* [Directions for this task]
Pick out each line of the material below that includes the string "sedan" and copy those lines.

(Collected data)

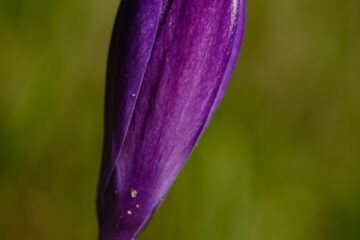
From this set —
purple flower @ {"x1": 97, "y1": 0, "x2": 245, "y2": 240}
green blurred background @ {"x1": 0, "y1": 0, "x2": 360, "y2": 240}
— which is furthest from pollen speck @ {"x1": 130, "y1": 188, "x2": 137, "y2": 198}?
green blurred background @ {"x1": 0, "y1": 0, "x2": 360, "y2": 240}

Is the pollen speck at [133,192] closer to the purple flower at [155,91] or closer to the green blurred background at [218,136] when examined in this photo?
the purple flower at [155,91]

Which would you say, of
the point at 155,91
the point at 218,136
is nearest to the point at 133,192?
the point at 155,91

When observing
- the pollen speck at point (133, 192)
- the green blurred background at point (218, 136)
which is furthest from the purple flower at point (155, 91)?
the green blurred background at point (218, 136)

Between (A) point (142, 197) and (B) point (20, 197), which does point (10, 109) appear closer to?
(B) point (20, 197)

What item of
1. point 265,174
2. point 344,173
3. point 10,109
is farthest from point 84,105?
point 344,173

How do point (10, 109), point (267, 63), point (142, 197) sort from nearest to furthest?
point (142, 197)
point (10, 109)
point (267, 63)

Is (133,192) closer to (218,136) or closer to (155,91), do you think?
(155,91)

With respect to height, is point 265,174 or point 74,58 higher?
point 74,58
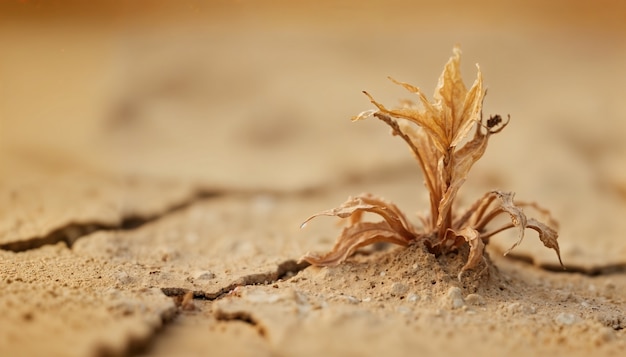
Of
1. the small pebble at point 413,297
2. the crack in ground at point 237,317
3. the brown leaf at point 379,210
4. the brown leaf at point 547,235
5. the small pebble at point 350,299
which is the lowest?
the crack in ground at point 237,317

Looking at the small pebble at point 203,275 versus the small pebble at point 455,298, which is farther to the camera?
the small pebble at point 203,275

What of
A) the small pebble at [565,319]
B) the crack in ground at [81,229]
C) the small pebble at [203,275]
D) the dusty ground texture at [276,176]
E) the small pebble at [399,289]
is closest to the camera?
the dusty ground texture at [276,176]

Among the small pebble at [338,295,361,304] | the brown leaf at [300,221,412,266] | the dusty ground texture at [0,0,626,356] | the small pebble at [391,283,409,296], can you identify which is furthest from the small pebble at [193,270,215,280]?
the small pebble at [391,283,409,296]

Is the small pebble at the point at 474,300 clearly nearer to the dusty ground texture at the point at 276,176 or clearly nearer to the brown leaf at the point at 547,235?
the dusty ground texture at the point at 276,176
...
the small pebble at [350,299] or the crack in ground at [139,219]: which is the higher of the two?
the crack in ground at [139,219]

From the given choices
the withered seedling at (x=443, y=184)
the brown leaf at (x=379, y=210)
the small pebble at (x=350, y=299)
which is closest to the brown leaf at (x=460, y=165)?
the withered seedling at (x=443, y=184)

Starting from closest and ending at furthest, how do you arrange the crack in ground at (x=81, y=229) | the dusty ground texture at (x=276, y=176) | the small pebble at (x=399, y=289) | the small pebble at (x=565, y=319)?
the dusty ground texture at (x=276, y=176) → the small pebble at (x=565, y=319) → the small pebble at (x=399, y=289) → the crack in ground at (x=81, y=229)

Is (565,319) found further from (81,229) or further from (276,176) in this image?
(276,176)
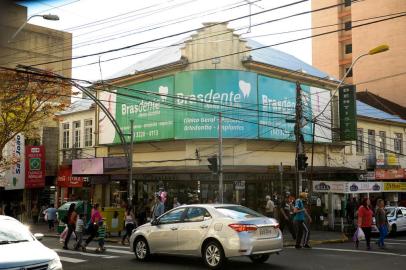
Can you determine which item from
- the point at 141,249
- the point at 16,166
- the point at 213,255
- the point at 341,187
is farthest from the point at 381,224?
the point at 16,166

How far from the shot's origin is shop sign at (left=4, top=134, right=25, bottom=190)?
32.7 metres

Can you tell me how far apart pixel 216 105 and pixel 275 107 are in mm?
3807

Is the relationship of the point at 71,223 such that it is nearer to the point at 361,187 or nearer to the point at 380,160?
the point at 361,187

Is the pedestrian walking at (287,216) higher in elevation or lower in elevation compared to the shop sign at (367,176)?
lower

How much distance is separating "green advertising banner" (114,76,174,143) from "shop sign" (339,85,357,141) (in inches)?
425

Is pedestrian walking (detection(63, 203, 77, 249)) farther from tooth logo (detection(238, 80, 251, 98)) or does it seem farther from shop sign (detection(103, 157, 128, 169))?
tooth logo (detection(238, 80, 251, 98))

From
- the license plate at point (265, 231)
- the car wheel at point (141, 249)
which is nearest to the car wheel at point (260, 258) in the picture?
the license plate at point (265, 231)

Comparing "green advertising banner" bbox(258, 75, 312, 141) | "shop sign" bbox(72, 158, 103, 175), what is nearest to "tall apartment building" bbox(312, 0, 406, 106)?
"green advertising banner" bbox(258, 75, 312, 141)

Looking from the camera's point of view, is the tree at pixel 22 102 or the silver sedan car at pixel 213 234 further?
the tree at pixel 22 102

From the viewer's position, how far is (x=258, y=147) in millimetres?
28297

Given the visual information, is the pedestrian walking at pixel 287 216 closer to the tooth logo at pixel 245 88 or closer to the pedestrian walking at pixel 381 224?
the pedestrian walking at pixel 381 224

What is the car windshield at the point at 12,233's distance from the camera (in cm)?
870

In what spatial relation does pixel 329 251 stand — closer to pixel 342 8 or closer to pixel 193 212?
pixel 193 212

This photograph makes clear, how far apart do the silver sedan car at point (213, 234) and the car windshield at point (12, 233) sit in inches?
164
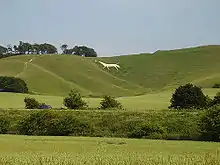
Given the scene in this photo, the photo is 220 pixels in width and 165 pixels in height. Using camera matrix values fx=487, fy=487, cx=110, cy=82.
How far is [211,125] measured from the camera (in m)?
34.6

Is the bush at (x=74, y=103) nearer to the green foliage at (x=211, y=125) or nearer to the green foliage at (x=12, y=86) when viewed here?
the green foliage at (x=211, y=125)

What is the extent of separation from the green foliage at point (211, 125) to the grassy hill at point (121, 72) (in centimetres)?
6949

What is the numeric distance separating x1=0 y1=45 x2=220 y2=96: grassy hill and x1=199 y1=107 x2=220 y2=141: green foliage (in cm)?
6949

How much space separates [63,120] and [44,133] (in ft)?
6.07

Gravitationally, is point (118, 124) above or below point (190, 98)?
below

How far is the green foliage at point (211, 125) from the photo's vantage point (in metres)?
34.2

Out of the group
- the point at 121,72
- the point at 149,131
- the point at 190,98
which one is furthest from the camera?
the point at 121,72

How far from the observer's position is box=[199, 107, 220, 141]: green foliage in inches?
...
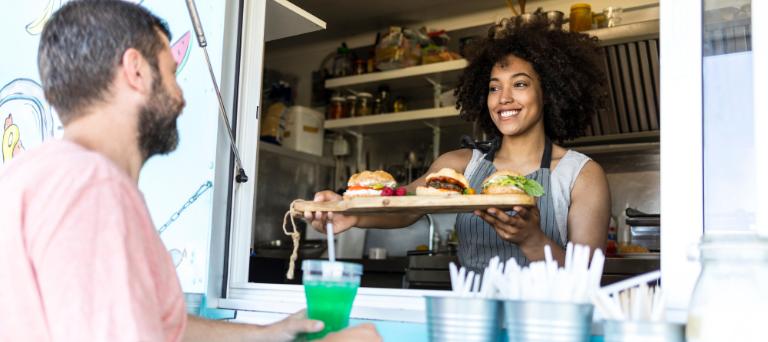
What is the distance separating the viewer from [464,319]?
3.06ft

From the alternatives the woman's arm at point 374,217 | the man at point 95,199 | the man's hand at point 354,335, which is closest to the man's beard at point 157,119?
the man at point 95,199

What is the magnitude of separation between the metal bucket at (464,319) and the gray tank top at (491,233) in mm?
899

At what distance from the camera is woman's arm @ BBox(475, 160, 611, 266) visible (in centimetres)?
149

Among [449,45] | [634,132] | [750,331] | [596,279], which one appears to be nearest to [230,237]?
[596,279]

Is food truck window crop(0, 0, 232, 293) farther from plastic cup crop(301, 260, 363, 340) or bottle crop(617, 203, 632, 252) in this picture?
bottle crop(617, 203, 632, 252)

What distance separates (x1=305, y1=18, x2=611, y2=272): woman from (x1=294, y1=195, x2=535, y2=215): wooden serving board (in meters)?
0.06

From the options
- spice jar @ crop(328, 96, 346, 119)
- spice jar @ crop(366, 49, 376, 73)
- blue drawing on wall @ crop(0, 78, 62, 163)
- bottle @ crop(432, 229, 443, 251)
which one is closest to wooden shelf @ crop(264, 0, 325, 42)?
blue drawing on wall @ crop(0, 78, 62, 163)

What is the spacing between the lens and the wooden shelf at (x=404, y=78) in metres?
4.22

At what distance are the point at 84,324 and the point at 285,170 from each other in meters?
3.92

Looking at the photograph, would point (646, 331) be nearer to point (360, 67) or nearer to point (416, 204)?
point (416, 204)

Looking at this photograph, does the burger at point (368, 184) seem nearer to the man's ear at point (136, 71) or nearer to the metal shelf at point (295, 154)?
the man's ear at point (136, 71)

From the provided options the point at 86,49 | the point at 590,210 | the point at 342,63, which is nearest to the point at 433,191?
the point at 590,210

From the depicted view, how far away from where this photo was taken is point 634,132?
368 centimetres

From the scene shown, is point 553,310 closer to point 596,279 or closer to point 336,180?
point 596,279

* [Right answer]
Looking from the camera's point of view, is the tree at pixel 22 102 or the silver sedan car at pixel 213 234 further?
This photograph makes clear, how far apart do the silver sedan car at point (213, 234) and the car windshield at point (12, 233) sit in inches?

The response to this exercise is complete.